Though easy to use, IR Actions cover every key aspect of Web3 threat mitigation, at least from the PoV of external or systemic attack vectors. When combined with high-quality, bug-free code, this will ensure the resilience Web3 ecosystems need as they mature.

Now, let’s see how automatic threat response will shape the future of web3 security.

Preventing Web3 Attacks with IR

Since October 2022, Forta’s ML-powered detector bots have identified many major hacks/exploits before they occurred: Team Finance ($15.8 million), DFX Finance ($7.5 million), and, above all, Euler Finance ($197 million).

In the Euler Finance case, for example, Forta raised three critical alerts before the exploitation. First, when the hackers funded their attack using Tornado Cash. Second, when they created the suspicious contract. Third, when they deployed the contract from a TC-funded EOA.

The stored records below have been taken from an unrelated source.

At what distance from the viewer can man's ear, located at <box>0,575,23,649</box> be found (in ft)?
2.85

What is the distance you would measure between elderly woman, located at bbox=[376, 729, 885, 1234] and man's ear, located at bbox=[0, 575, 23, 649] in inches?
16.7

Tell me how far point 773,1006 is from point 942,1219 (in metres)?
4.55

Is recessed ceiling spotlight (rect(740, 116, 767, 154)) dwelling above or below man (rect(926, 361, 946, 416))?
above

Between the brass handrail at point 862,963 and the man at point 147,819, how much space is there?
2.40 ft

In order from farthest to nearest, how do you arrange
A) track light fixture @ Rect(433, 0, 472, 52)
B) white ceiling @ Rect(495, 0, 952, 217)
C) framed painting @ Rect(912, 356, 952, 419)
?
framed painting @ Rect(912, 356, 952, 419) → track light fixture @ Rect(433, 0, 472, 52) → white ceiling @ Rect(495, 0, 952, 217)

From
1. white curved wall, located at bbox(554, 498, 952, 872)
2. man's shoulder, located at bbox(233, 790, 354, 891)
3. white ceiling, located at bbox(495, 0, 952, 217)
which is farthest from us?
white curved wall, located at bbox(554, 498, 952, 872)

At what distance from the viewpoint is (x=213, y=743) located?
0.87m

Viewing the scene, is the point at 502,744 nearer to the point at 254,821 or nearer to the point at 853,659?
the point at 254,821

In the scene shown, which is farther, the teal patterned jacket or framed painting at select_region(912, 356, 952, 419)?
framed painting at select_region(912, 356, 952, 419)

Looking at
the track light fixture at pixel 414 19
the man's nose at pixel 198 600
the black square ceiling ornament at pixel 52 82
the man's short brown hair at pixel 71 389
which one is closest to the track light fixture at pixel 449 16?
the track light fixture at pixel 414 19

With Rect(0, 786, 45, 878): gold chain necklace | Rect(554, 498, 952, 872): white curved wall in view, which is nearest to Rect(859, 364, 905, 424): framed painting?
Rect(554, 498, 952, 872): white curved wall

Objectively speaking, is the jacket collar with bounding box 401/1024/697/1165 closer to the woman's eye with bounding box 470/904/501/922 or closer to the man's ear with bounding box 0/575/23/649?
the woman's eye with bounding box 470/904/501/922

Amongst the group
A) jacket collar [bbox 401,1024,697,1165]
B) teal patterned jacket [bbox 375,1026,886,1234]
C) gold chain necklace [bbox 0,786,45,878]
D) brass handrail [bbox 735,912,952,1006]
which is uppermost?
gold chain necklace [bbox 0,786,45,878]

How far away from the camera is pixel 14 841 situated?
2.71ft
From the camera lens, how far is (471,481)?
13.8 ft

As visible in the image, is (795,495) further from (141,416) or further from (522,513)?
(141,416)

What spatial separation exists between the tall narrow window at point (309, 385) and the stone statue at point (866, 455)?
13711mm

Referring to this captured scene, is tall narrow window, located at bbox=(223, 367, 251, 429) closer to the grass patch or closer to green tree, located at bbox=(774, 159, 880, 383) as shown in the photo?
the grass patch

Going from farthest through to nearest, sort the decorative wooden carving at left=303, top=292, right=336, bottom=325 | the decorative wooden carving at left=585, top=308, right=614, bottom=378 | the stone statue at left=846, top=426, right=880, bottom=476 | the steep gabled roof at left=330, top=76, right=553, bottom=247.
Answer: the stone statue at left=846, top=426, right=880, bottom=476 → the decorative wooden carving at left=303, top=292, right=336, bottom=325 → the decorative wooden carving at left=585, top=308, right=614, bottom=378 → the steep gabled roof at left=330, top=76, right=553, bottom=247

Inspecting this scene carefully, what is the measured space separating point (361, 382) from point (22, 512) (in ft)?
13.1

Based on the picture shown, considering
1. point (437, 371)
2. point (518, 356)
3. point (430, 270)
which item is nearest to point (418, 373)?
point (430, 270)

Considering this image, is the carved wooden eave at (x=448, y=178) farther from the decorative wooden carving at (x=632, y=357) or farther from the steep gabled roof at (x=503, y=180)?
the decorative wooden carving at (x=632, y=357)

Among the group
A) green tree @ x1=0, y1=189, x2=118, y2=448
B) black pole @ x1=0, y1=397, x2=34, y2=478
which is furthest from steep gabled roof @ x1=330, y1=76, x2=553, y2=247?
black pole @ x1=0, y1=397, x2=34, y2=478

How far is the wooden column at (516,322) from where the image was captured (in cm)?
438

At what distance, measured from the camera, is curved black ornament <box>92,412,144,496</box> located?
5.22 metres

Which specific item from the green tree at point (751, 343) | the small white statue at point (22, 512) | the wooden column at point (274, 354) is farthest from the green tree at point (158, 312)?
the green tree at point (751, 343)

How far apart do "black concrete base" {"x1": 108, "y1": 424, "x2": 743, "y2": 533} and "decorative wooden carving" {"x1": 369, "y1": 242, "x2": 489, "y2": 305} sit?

Forta’s victim identification bot could also identify Euler Finance as the target, before the attack. But even with multiple real-time alerts through all the attack stages, we couldn’t stop 2023’s biggest DeFi hack. It’s a collective failure.

Using IR, however, will help prevent such incidents in the future. Team members, project managers, and developers have little control over Web3 protocols once they’re deployed—it’s a good thing, even if it makes life difficult from a cybersecurity perspective. The point is: one can’t altogether blame them for not acting in time to stop attacks—they simply can’t.

Yet, with pre-defined, community-vetted incident response scenarios, it’s now possible to automatically trigger preventive measures based on alerts from Forta’s bots. For example, you can flag transactions involving Tornado Cash funding or suspicious Flashloans using alerts from respective detector bots.

It’s an effective way to delay attack transactions, at the least, giving the community or team members the time to take further action. And these are only two examples.

Since Forta is a community-driven network, you can build custom detector-mitigator bots to best serve your needs. You can also earn for your contributions via bounties, subscriptions, community rewards, and other revenue streams.

We’re promoting an all-inclusive, win-win scenario so that individual security analysts, developers, and end-users reap lucrative benefits while Web3 becomes more secure, more robust, and more resilient as a whole.

It’s a mission to transform the future of cybersecurity in a decentralized, community-driven manner. You are welcome to join us on this journey, scaling new heights all the way from the very beginning.